**Given request 1:** Print the passage on freelance copywriting between "So what does" and "performing them successfully.", inclusive.
**Given request 2:** According to the passage on freelance copywriting, why does a freelance copywriter spend only a small share of the day writing?

**Extract to read:**
═══

Templates For Proposals, User Guides, Training, Software Development, SOPs, And White Papers.
A Day in the Life of a Freelance Copywriter
Don’t get me wrong, it’s a great job, and for some of us it’s a calling that won’t be denied. And you definitely do get to write clever and inspiring prose. It’s just that you don’t do it all day, every day. In fact, when you sit down at the end of the day and think about what you’ve done, the percentage of time spent writing is surprisingly low.
So what does a freelance copywriter do other than write copy? Well, basically, they run a business. This article discusses 11 daily rituals involved with running a freelance website copywriting or advertising copywriting business (other than writing). It also provides some tips for performing them successfully.

═══

**Stored rows:**
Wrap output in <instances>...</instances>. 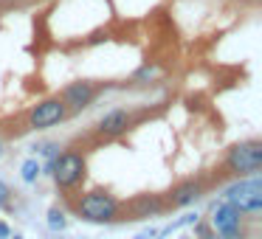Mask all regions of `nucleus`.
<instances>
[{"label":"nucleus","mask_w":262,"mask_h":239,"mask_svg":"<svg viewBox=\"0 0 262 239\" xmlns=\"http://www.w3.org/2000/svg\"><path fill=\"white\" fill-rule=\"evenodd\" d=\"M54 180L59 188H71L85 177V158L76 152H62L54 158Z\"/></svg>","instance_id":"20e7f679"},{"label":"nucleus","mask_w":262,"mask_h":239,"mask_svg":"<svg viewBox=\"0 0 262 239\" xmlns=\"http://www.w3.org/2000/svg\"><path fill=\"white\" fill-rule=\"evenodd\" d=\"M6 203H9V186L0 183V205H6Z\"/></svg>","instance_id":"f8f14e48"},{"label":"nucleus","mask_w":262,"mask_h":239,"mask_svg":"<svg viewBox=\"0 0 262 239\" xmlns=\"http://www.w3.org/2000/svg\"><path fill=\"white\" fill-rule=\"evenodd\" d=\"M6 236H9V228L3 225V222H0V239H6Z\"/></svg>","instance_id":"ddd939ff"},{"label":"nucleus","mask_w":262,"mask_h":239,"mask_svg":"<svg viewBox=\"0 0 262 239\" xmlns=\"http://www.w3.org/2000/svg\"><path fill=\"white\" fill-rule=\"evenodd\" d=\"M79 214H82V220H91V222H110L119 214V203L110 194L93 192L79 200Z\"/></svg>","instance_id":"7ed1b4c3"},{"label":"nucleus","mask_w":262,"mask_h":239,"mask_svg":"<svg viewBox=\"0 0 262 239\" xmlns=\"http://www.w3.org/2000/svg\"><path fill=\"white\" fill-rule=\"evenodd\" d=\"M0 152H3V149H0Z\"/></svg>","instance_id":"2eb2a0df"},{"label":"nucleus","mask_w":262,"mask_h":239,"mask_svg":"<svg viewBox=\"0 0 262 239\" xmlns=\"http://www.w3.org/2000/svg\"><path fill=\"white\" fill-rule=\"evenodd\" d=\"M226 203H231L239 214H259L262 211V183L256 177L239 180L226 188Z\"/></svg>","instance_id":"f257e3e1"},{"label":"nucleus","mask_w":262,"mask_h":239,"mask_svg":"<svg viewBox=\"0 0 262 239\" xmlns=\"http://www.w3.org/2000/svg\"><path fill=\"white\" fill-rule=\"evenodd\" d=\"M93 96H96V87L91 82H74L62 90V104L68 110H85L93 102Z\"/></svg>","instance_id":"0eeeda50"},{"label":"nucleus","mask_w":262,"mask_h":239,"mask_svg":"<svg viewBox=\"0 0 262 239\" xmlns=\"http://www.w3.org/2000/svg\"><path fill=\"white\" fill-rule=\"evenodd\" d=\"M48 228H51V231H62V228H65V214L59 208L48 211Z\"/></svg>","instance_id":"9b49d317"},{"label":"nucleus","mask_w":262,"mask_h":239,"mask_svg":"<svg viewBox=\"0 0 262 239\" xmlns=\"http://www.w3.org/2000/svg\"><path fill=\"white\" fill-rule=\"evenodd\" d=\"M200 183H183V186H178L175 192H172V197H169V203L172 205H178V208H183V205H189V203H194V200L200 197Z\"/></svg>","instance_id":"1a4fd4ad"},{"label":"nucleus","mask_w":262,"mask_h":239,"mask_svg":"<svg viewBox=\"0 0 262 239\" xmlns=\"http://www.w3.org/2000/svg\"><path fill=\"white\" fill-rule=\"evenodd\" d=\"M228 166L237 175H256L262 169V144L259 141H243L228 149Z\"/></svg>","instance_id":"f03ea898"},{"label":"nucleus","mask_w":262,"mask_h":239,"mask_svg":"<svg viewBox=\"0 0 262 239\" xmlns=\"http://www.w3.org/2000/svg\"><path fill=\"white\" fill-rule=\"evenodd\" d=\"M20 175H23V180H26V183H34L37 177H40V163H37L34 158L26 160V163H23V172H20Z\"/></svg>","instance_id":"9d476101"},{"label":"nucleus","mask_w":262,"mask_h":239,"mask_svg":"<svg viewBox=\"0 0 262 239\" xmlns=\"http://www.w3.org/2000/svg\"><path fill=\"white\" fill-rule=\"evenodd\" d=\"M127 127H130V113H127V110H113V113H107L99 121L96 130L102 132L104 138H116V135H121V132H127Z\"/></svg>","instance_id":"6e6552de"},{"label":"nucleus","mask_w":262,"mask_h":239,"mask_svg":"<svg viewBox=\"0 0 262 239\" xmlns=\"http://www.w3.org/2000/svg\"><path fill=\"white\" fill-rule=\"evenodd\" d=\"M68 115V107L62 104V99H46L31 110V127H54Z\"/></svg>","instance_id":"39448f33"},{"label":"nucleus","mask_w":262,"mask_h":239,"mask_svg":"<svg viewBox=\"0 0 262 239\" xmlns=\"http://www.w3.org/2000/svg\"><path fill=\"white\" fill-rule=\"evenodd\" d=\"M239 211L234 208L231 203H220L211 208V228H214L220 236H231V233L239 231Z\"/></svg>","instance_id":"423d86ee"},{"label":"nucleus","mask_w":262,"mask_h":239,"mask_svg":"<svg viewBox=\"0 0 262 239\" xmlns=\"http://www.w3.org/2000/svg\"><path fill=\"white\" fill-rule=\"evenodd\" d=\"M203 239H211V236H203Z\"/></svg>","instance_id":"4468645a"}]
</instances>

═══

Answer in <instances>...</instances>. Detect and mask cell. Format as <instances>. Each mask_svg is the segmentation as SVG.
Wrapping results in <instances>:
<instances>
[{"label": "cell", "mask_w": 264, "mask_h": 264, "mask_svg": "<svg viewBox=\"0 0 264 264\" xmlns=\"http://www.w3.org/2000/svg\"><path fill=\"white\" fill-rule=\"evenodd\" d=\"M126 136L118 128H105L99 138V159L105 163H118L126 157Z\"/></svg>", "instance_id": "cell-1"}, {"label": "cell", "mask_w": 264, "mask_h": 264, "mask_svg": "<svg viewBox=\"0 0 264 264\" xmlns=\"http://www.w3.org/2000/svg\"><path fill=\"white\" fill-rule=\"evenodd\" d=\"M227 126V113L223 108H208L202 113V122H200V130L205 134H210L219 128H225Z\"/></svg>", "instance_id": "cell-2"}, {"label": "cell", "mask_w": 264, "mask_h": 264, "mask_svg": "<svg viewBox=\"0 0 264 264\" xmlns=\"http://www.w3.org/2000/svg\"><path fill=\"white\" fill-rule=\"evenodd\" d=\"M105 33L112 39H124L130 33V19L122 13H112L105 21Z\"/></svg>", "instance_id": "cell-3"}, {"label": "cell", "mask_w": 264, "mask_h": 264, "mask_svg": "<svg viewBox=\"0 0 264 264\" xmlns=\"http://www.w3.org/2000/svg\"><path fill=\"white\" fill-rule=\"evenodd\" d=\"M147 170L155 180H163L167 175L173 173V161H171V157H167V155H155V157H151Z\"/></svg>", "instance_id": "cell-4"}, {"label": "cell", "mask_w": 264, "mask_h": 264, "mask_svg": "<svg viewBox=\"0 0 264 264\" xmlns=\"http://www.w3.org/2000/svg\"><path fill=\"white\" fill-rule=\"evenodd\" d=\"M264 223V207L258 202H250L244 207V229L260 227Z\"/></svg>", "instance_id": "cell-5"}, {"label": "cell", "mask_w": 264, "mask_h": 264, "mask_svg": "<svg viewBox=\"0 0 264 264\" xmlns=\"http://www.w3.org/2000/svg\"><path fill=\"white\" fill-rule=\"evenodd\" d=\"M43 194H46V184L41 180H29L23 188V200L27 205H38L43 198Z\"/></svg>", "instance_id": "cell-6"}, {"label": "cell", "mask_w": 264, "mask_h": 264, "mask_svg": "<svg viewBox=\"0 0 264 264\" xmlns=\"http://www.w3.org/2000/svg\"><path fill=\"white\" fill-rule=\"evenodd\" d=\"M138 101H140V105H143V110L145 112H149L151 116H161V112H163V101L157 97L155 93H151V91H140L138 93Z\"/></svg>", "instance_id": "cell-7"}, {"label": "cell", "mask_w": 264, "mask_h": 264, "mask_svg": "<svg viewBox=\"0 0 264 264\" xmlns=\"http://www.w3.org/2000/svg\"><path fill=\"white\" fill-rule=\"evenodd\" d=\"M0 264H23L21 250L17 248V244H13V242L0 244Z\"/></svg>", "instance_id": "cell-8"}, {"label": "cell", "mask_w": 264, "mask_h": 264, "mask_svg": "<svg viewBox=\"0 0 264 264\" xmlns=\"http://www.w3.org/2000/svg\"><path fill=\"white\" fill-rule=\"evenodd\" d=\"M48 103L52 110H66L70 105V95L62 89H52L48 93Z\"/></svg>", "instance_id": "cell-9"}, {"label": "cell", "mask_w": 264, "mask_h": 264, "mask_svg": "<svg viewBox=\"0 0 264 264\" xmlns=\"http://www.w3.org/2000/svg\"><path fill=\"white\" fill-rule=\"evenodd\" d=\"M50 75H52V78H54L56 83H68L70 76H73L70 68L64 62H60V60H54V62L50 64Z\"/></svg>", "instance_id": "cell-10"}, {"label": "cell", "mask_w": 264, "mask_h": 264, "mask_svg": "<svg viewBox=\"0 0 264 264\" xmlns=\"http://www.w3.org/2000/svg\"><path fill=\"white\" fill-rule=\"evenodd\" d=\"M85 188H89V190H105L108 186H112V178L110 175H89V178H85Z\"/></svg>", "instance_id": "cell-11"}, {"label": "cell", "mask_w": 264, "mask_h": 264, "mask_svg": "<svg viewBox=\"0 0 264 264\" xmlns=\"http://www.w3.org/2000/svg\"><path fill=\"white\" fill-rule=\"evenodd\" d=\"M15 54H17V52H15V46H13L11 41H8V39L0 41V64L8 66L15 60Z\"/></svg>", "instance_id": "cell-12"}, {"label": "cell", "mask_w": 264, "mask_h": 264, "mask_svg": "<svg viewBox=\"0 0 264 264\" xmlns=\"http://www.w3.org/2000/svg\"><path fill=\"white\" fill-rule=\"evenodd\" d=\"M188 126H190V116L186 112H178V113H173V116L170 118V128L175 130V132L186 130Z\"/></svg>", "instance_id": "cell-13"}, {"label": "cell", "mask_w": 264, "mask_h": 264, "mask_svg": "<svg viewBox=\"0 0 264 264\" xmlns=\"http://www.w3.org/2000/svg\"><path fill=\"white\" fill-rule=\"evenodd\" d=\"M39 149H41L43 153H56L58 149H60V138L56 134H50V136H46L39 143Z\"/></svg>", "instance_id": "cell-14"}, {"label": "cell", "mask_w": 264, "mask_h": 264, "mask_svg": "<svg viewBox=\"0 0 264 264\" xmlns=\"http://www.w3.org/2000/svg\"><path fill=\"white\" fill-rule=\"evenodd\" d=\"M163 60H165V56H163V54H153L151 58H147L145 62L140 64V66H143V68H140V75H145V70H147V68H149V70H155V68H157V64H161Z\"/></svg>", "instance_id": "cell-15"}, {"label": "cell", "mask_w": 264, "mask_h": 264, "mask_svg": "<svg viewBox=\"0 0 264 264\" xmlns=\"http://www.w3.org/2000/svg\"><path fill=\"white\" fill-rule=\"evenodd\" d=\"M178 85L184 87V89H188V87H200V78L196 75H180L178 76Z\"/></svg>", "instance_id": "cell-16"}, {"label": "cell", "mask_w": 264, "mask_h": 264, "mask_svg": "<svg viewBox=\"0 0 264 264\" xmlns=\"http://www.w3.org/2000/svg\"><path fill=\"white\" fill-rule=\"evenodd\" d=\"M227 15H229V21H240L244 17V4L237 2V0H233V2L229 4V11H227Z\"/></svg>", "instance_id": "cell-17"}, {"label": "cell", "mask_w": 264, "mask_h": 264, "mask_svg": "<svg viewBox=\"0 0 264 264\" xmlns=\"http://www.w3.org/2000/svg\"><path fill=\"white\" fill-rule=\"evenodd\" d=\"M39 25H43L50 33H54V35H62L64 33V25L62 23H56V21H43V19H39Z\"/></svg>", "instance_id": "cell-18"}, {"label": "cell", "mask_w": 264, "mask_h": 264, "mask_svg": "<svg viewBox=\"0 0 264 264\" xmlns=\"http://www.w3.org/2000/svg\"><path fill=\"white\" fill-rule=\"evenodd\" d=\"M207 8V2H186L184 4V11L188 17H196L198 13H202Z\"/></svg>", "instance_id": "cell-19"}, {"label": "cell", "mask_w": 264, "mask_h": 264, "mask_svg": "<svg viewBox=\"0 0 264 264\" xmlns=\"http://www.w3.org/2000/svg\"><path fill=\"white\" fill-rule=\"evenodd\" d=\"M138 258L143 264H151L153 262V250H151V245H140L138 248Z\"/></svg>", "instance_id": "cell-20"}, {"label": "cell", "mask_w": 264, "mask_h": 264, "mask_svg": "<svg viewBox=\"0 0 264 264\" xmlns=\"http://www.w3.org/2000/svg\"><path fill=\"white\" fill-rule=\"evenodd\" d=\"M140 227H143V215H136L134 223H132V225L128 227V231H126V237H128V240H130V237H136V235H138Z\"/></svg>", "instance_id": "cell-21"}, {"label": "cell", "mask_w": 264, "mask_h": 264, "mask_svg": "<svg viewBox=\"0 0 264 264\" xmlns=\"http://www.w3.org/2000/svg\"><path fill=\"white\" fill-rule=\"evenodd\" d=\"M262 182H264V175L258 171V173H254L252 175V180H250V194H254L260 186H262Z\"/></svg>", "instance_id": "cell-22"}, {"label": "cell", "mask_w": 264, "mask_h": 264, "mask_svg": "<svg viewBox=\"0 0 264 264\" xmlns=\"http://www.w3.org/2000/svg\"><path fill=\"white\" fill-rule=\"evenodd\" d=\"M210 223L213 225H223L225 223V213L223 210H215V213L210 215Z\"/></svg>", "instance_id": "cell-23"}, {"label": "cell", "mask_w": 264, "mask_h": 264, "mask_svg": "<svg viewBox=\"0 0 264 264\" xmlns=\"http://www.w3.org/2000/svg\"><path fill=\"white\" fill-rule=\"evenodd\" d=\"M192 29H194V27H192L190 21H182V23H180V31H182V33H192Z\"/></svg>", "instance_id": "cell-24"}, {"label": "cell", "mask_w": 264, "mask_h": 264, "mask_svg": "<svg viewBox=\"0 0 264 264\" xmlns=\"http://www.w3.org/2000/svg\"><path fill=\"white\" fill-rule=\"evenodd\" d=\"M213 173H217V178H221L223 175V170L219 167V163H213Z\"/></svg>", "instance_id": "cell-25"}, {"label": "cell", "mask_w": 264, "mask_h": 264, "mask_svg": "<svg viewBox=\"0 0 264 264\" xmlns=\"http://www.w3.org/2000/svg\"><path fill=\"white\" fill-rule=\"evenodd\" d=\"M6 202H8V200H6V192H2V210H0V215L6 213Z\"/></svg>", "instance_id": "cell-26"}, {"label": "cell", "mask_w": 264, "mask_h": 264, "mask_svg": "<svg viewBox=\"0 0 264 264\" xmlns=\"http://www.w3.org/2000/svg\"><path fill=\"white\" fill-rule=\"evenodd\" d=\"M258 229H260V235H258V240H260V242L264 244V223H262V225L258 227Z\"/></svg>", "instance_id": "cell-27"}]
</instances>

═══

**Written solution 1:**
So what does a freelance copywriter do other than write copy? Well, basically, they run a business. This article discusses 11 daily rituals involved with running a freelance website copywriting or advertising copywriting business (other than writing). It also provides some tips for performing them successfully.

**Written solution 2:** A freelance copywriter is basically running a business. Much of the day therefore goes to the tasks of running it rather than to writing copy.